2.Ongoing treatment with a traditional background DMARD.
3.Meet all other eligibility criteria.
1.Rheumatoid Arthritis Disease Activity:
To be eligible for participation in this trial, a patient must meet the following criteria:
1.The patient must meet the American College of Rheumatology classification criteria for the diagnosis of rheumatoid arthritis.
2.The patient must have active disease at both screening and baseline, as defined by having both:
a.≥4 tender/painful joints on motion (out of 68 joints assessed); and
b.≥4 swollen joints (out of 66 joints assessed).
3.The patient must also have active disease as defined fulfilling 1 of the 2 following criteria at screening only:
a.Erythrocyte sedimentation rate >28 mm/hr; or
b.C reactive protein >7 mg/L.
4.The patient must meet Class I, II or III of the ACR 1991 Revised Criteria for Global Functional Status in RA.
2.Background DMARD:
To be eligible for participation in this trial, a patient must meet the following criteria: 1.Patient must have had an inadequate response to at least one DMARD (traditional or biologic) due to lack of efficacy or toxicity.

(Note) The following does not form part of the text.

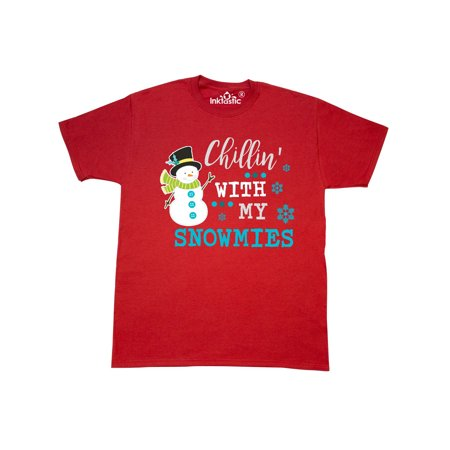 Chillin Snowman - Chillin with my Snowmies with Snowman Clip Art T-Shirt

2.Patient must remain on at least one background traditional DMARD and be dosed in accordance with the local regulatory label and be willing to remain on that traditional DMARD throughout the course of the study. Combination therapy will be allowed as consistent with local standards.
a.Methotrexate: Maximum dose of 25 mg/week. Minimum duration of therapy 4 months and dose stable for 6 weeks prior to first dose of study drug. Patients on methotrexate should be on an adequate and stable dose of folic acid (not less than 5 mg weekly, unless higher doses would violate the local label) for at least 4 weeks prior to the first dose of study drug.
b.Sulfasalazine: Maximum dose of 3 gm/day. Minimum duration of therapy 2 months and dose stable for 4 weeks prior to first dose of study drug.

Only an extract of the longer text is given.